A l'origine, la lutte pour la
survie, employant des masses compactes, ne se divisait pas en
attaque et en défense, mais en action des forces du belligérant
d'une part, et en mise en œuvre de la protection de ses
territoires métropolitains ou de son trafic maritime de l'autre.
La victoire remportée par la force même du belligérant n'aurait
été que peu satisfaisante et n'aurait rien signifié si, pendant
ce temps, ses villes avaient été détruites, sa population exécutée
et sa marine marchande capturée. Les deux tâches, celle de
concentrer les forces en vue de la décision ultime, d'une part,
et, celle d'assurer la protection du territoire et du trafic
maritime à un niveau raisonnable, de l'autre, vont ainsi à
l'encontre l'une de l'autre et tendent vers une "division
de l'effort dans l'espace" par la nécessité de mettre
en place des "forces de protection" spéciales au
sein des forces terrestres et des forces de croiseurs derrière
les "forces de bataille" en mer.
parallèlement à cette division
des efforts militaires "dans l'espace", il existe
une division correspondante "dans le temps". L'évolution
parcellaire de la guerre, l'affrontement unique et essentiellement
décisif se transformant en une série d'actions, non seulement
fait apparaître cette concentration absolue des forces comme loin
d'être vraiment urgente, mais également elle agit sur l'énergie
avec laquelle les forces ont été elles-mêmes mobilisées.

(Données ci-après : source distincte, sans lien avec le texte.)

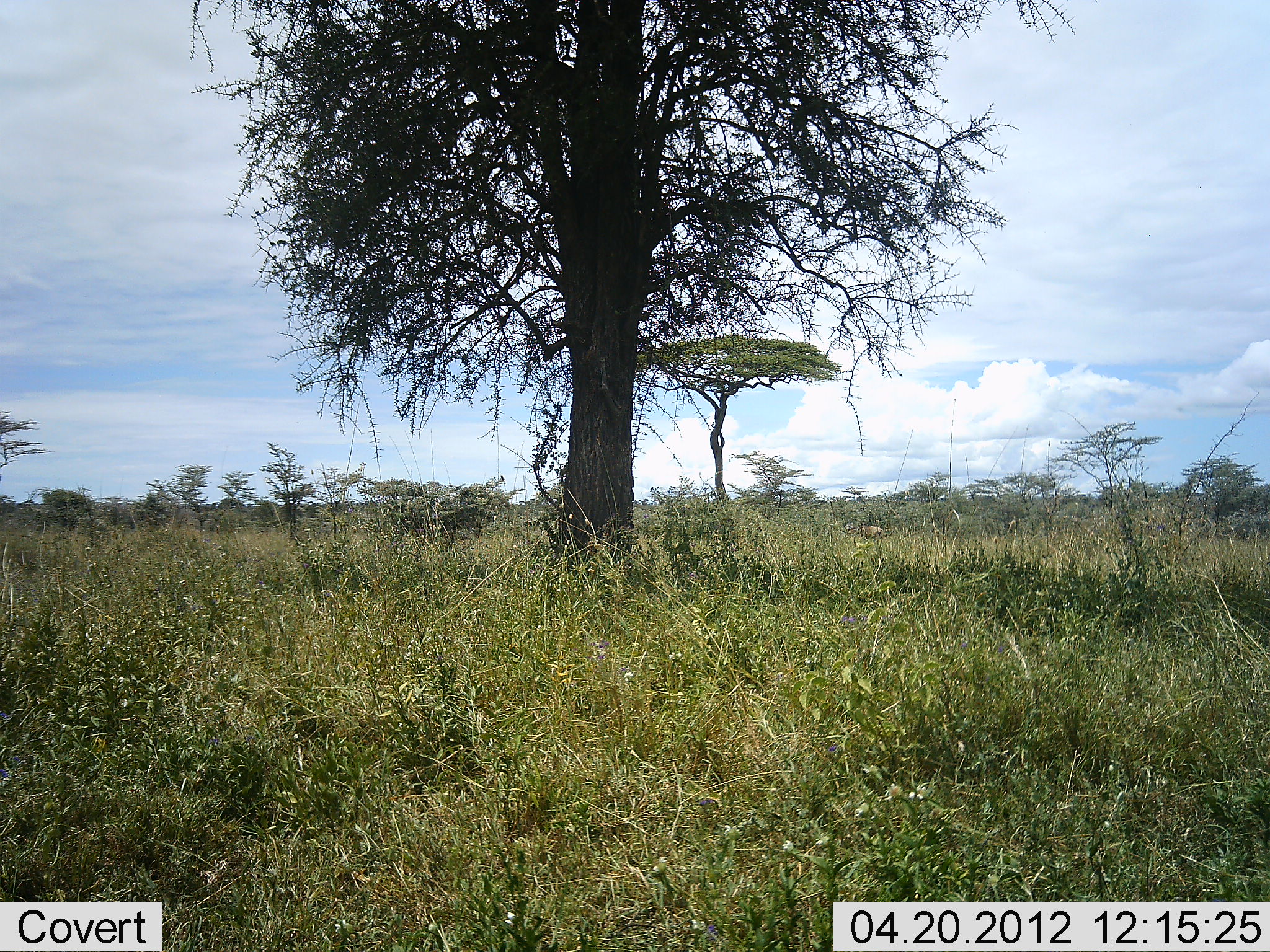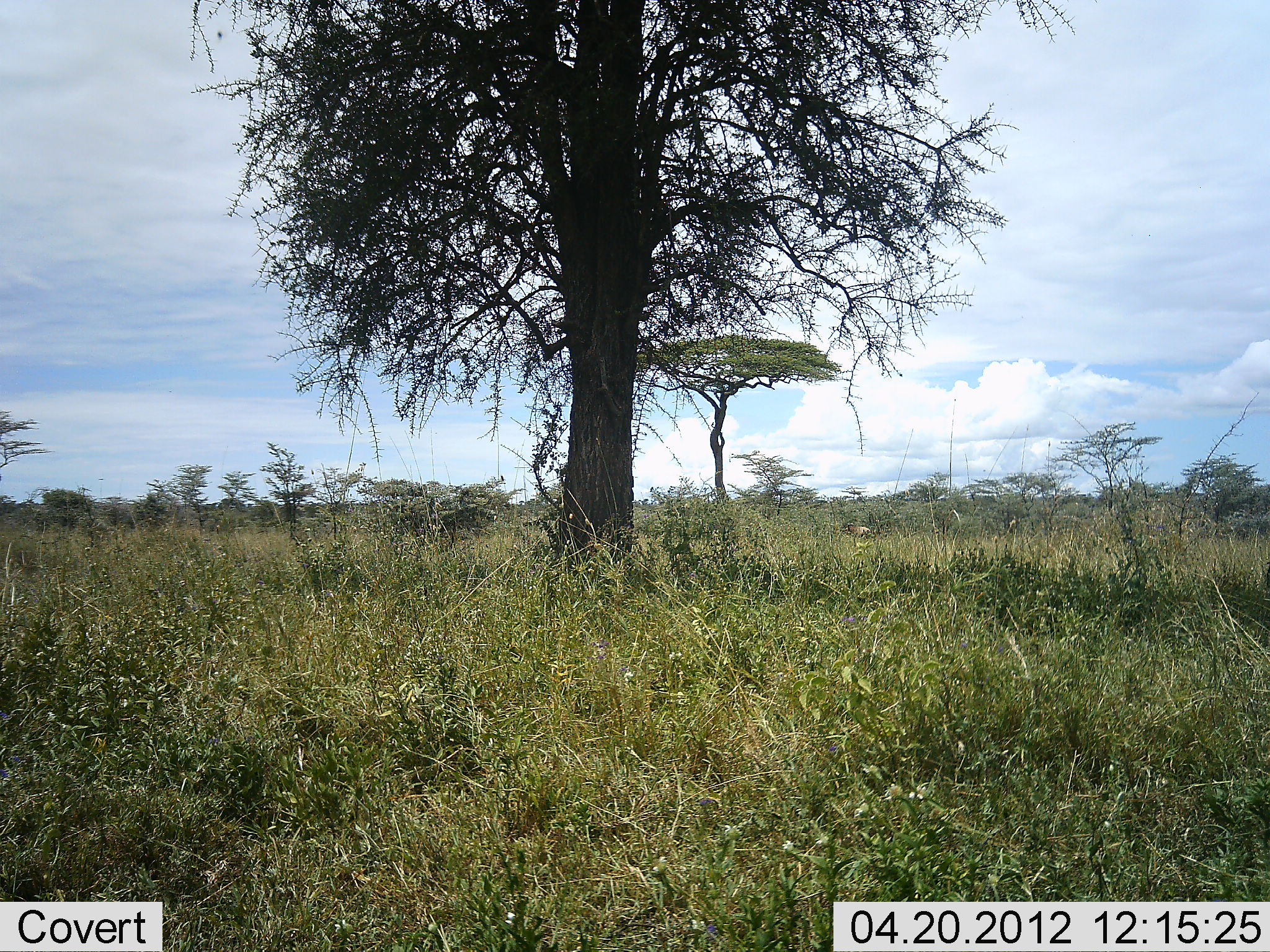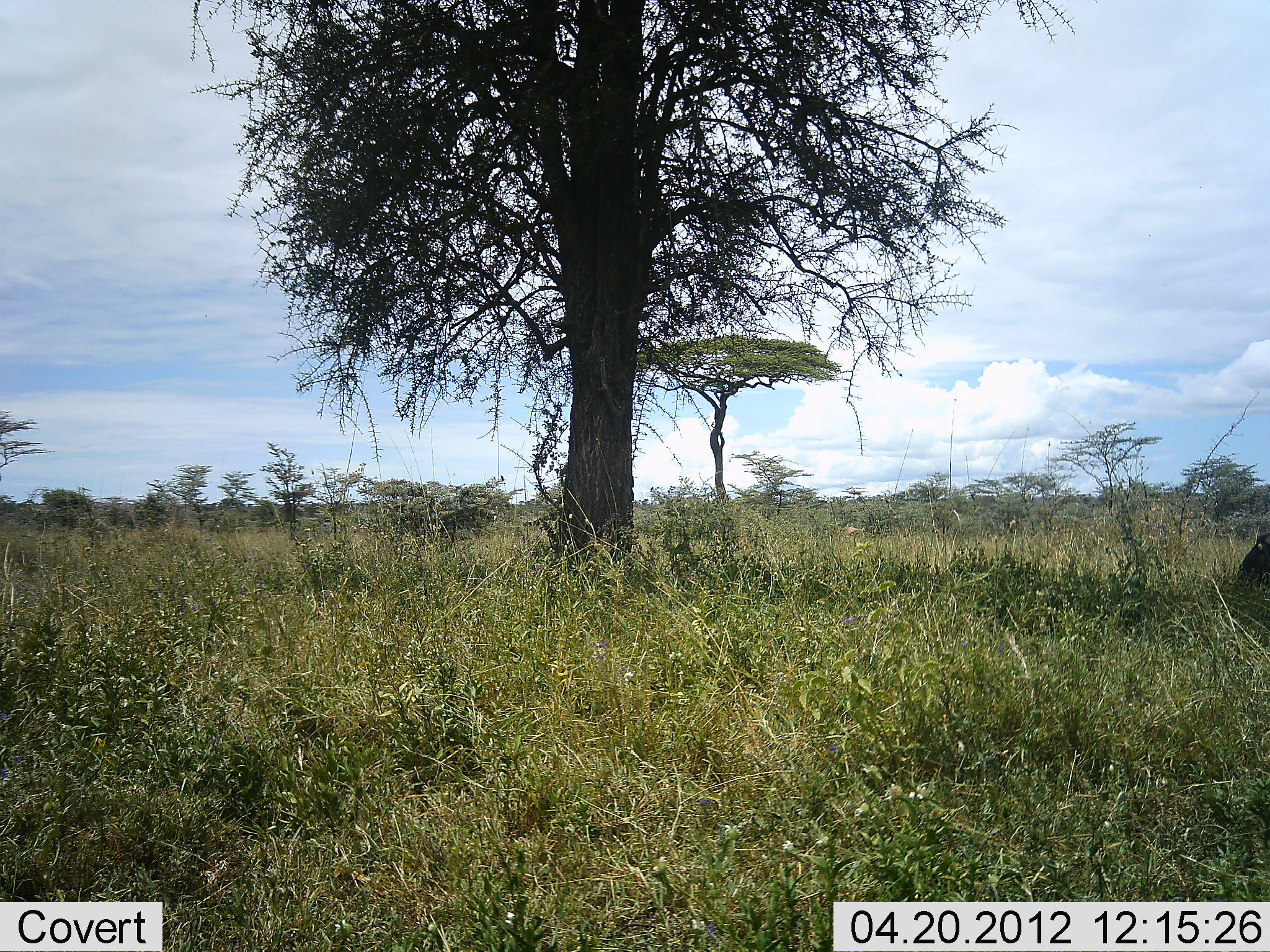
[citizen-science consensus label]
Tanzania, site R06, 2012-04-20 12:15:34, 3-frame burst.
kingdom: Animalia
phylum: Chordata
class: Mammalia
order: Artiodactyla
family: Bovidae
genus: Connochaetes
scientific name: Connochaetes taurinus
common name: blue wildebeest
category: wildebeest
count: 2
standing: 11%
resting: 0%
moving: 89%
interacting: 0%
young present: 0%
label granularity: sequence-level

Quand le danger extrême n'était
plus si menaçant, ou du moins n'apparaissait plus comme tel, le
besoin vital de se préserver tendait véritablement à se relâcher
et l'inertie et l'indécision naturelles chez l'homme reprenaient
le dessus et ses efforts retombaient bien au-dessous du possible.

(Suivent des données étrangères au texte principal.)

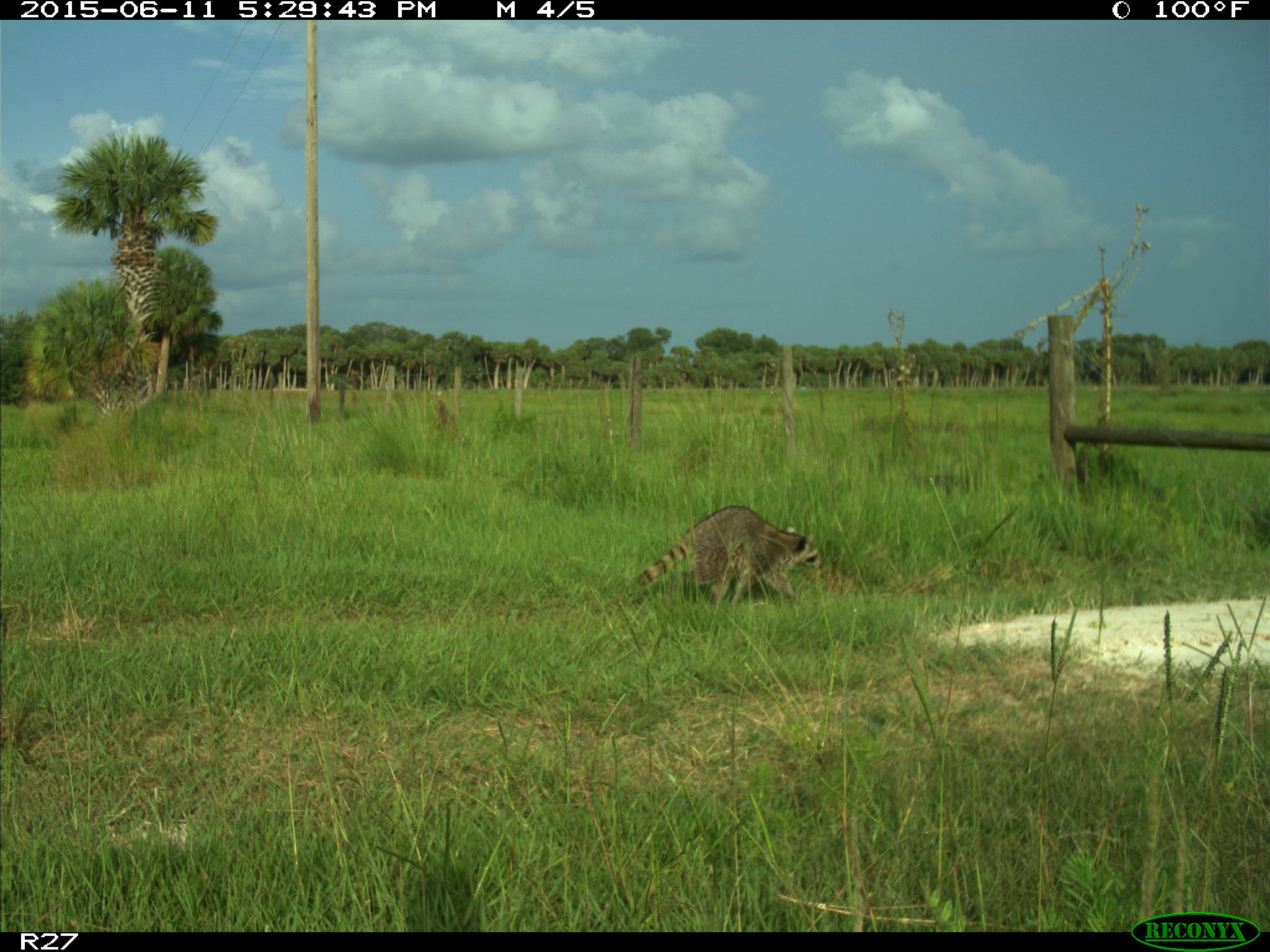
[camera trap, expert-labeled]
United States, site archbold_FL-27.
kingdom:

Ainsi, tout au long de l'Histoire, nous trouvons, non seulement
des peuples menant rarement leurs guerres avec cet effort poussé
à l'extrême de leur capacités (ce qui était le caractère
naturel des combats à mort des hordes primitives), mais nous les
trouvons encore plus rarement faisant de grands efforts lors du déclenchement
d'un conflit.
La mobilisation des forces
tendait normalement à s'étendre progressivement, tout comme
l'attrait des victoires ou la crainte des échecs poussaient
toujours les peuples à faire des efforts de plus en plus grands.
De plus, tous les facteurs ne pouvaient être mobilisés ensemble ;
à mesure que la guerre évoluait et s'étendait, les territoires
des deux camps tendaient à devenir des éléments essentiels dans
la guerre ; leurs obstacles naturels : montagnes, forêts,
fleuves, de même que les fortifications artificielles considérablement
évoluées, et même la simple étendue du terrain, devaient jouer
un rôle décisif, comme dans la suite d'échecs que subirent
Charles XII, Napoléon et Hitler dans leurs tentatives d'invasion
de la Russie.
Cependant, ces facteurs immobiles
ne pouvaient être mis en œuvre à temps que graduellement alors
que l'adversaire avançait en force.
Cette "évolution"
des affrontements qui avaient lieu "sur le champ"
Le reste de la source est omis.